As I was reading a magazine article on mothers & daughters, I couldn’t help be reflect on how much my relationship with my mother had changed over the last few years and how, after 36 yrs of knowing one another, and even though we had to deal with so many obstacles, call it childhood, divorce, teenager girl, struggling single mum, evil brother ;-) ... we have finally accepted each other for who we are, as best as we are able to.
It’s taken me a great deal of time and personal reflection to accept and understand the reasons behind everything she did or said around me, as well as a very lengthy process to stop blaming her for everything that was going wrong in my life. And the ones who know me well will know I was never one of those people who take responsibilities for their own self easily…
Today, I wonder what type of mother I would have been had I had children. I can’t help but think of the mistakes I would have made. Would I have been over protective? Would I have been too sever? Would I have bothered at all or would I have handed them over to a nanny? Although, knowing me, I think I probably would have gone for the overprotective, “love you too much”, “no one will ever be good enough for you” type of neurotic mum who ends up being ruled by her little bundles of joy... or as a friend of mine said once: regular little hooligans!
What I am sure of, is that I would do everything in my power to prepare them for what the future holds in store; and that would mean do whatever I beleive to be best for them, which is not necessarly what is best for them - as many parents find out day in, day out. I understand that everything she ever did was to help me become who she thought I'd be, following her ideas, values and her experiences as a child. This realisation and the changes I have been going through, has allowed me to see the love she has for me, in it's true form, stripped of the emotional baguage I have seen it through for the last 30 odd years.
Thing is, I probably will never know what mother I might be. And that's ok, but for that reason, I value my mother’s input and influences even more so today than ever before. The interesting thing is that a lot of the things she did or said, that hurt me at the time, have ended up serving me, helping me develop my true self toward its full potential - No, I'm not saying I'm there yet, but I'm definitely getting closer. Now, I truly believe I am a better person because of her, and I’d like to think that she is too because of me.
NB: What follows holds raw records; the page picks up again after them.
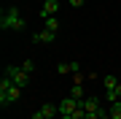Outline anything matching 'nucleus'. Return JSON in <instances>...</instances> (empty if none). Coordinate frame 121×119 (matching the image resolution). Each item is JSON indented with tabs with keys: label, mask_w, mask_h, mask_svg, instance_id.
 <instances>
[{
	"label": "nucleus",
	"mask_w": 121,
	"mask_h": 119,
	"mask_svg": "<svg viewBox=\"0 0 121 119\" xmlns=\"http://www.w3.org/2000/svg\"><path fill=\"white\" fill-rule=\"evenodd\" d=\"M43 27L51 30V33H56V30H59V19H56V16H46L43 19Z\"/></svg>",
	"instance_id": "1a4fd4ad"
},
{
	"label": "nucleus",
	"mask_w": 121,
	"mask_h": 119,
	"mask_svg": "<svg viewBox=\"0 0 121 119\" xmlns=\"http://www.w3.org/2000/svg\"><path fill=\"white\" fill-rule=\"evenodd\" d=\"M3 76H8V79L16 84V87H27V84H30V73L27 71H22V65H5V73Z\"/></svg>",
	"instance_id": "f03ea898"
},
{
	"label": "nucleus",
	"mask_w": 121,
	"mask_h": 119,
	"mask_svg": "<svg viewBox=\"0 0 121 119\" xmlns=\"http://www.w3.org/2000/svg\"><path fill=\"white\" fill-rule=\"evenodd\" d=\"M70 5H73V8H78V5H83V0H67Z\"/></svg>",
	"instance_id": "dca6fc26"
},
{
	"label": "nucleus",
	"mask_w": 121,
	"mask_h": 119,
	"mask_svg": "<svg viewBox=\"0 0 121 119\" xmlns=\"http://www.w3.org/2000/svg\"><path fill=\"white\" fill-rule=\"evenodd\" d=\"M86 119H99V114H97V111H91V114H86Z\"/></svg>",
	"instance_id": "f3484780"
},
{
	"label": "nucleus",
	"mask_w": 121,
	"mask_h": 119,
	"mask_svg": "<svg viewBox=\"0 0 121 119\" xmlns=\"http://www.w3.org/2000/svg\"><path fill=\"white\" fill-rule=\"evenodd\" d=\"M108 114H110V119H121V100H116V103H110Z\"/></svg>",
	"instance_id": "9d476101"
},
{
	"label": "nucleus",
	"mask_w": 121,
	"mask_h": 119,
	"mask_svg": "<svg viewBox=\"0 0 121 119\" xmlns=\"http://www.w3.org/2000/svg\"><path fill=\"white\" fill-rule=\"evenodd\" d=\"M70 97H75V100H83V84H73V89H70Z\"/></svg>",
	"instance_id": "9b49d317"
},
{
	"label": "nucleus",
	"mask_w": 121,
	"mask_h": 119,
	"mask_svg": "<svg viewBox=\"0 0 121 119\" xmlns=\"http://www.w3.org/2000/svg\"><path fill=\"white\" fill-rule=\"evenodd\" d=\"M99 103H102L99 97L89 95V97H83V100H81V108L86 111V114H91V111H97V114H99V111H102V106H99Z\"/></svg>",
	"instance_id": "39448f33"
},
{
	"label": "nucleus",
	"mask_w": 121,
	"mask_h": 119,
	"mask_svg": "<svg viewBox=\"0 0 121 119\" xmlns=\"http://www.w3.org/2000/svg\"><path fill=\"white\" fill-rule=\"evenodd\" d=\"M78 106H81V100H75V97H65L56 108H59V116H73Z\"/></svg>",
	"instance_id": "20e7f679"
},
{
	"label": "nucleus",
	"mask_w": 121,
	"mask_h": 119,
	"mask_svg": "<svg viewBox=\"0 0 121 119\" xmlns=\"http://www.w3.org/2000/svg\"><path fill=\"white\" fill-rule=\"evenodd\" d=\"M59 119H73V116H59Z\"/></svg>",
	"instance_id": "aec40b11"
},
{
	"label": "nucleus",
	"mask_w": 121,
	"mask_h": 119,
	"mask_svg": "<svg viewBox=\"0 0 121 119\" xmlns=\"http://www.w3.org/2000/svg\"><path fill=\"white\" fill-rule=\"evenodd\" d=\"M24 24H27V19L22 16V11H19L16 5L3 8V14H0V30H13V33H19V30H24Z\"/></svg>",
	"instance_id": "f257e3e1"
},
{
	"label": "nucleus",
	"mask_w": 121,
	"mask_h": 119,
	"mask_svg": "<svg viewBox=\"0 0 121 119\" xmlns=\"http://www.w3.org/2000/svg\"><path fill=\"white\" fill-rule=\"evenodd\" d=\"M102 84H105V89H116L118 87V79H116V76H102Z\"/></svg>",
	"instance_id": "f8f14e48"
},
{
	"label": "nucleus",
	"mask_w": 121,
	"mask_h": 119,
	"mask_svg": "<svg viewBox=\"0 0 121 119\" xmlns=\"http://www.w3.org/2000/svg\"><path fill=\"white\" fill-rule=\"evenodd\" d=\"M81 71V65H78V62H59V65H56V73H78Z\"/></svg>",
	"instance_id": "6e6552de"
},
{
	"label": "nucleus",
	"mask_w": 121,
	"mask_h": 119,
	"mask_svg": "<svg viewBox=\"0 0 121 119\" xmlns=\"http://www.w3.org/2000/svg\"><path fill=\"white\" fill-rule=\"evenodd\" d=\"M22 71L32 73V71H35V62H32V60H24V62H22Z\"/></svg>",
	"instance_id": "4468645a"
},
{
	"label": "nucleus",
	"mask_w": 121,
	"mask_h": 119,
	"mask_svg": "<svg viewBox=\"0 0 121 119\" xmlns=\"http://www.w3.org/2000/svg\"><path fill=\"white\" fill-rule=\"evenodd\" d=\"M116 95H118V100H121V81H118V87H116Z\"/></svg>",
	"instance_id": "6ab92c4d"
},
{
	"label": "nucleus",
	"mask_w": 121,
	"mask_h": 119,
	"mask_svg": "<svg viewBox=\"0 0 121 119\" xmlns=\"http://www.w3.org/2000/svg\"><path fill=\"white\" fill-rule=\"evenodd\" d=\"M116 100H118L116 89H105V103H116Z\"/></svg>",
	"instance_id": "ddd939ff"
},
{
	"label": "nucleus",
	"mask_w": 121,
	"mask_h": 119,
	"mask_svg": "<svg viewBox=\"0 0 121 119\" xmlns=\"http://www.w3.org/2000/svg\"><path fill=\"white\" fill-rule=\"evenodd\" d=\"M54 38H56V33L46 30V27H43L40 33H35V35H32V41H35V43H54Z\"/></svg>",
	"instance_id": "423d86ee"
},
{
	"label": "nucleus",
	"mask_w": 121,
	"mask_h": 119,
	"mask_svg": "<svg viewBox=\"0 0 121 119\" xmlns=\"http://www.w3.org/2000/svg\"><path fill=\"white\" fill-rule=\"evenodd\" d=\"M56 11H59V0H46V3H43V8H40V16H54V14Z\"/></svg>",
	"instance_id": "0eeeda50"
},
{
	"label": "nucleus",
	"mask_w": 121,
	"mask_h": 119,
	"mask_svg": "<svg viewBox=\"0 0 121 119\" xmlns=\"http://www.w3.org/2000/svg\"><path fill=\"white\" fill-rule=\"evenodd\" d=\"M83 81H86V76H83L81 71H78V73H73V84H83Z\"/></svg>",
	"instance_id": "2eb2a0df"
},
{
	"label": "nucleus",
	"mask_w": 121,
	"mask_h": 119,
	"mask_svg": "<svg viewBox=\"0 0 121 119\" xmlns=\"http://www.w3.org/2000/svg\"><path fill=\"white\" fill-rule=\"evenodd\" d=\"M19 97H22V87H16V84H11L8 89H0V106H11V103H16Z\"/></svg>",
	"instance_id": "7ed1b4c3"
},
{
	"label": "nucleus",
	"mask_w": 121,
	"mask_h": 119,
	"mask_svg": "<svg viewBox=\"0 0 121 119\" xmlns=\"http://www.w3.org/2000/svg\"><path fill=\"white\" fill-rule=\"evenodd\" d=\"M32 119H43V114H40V111H35V114H32Z\"/></svg>",
	"instance_id": "a211bd4d"
}]
</instances>
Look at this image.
Someone asked me a few years ago why I kept going back, why was I bothering with her, why was I putting myself through this over and over. I replied: because she's my mum, she's the only one I have and I will not give up on her. Today, I am so glad I never did. I have reached a more balanced state of mind and have established a brand new relationship with her, which has brought us closer than ever before. I admit, it is a load of my shoulders to have finally managed to change the dynamic of that bond. We have both reached a new chapter in our lives, and luckily, we are now in a position to really support one another through the challenges to come.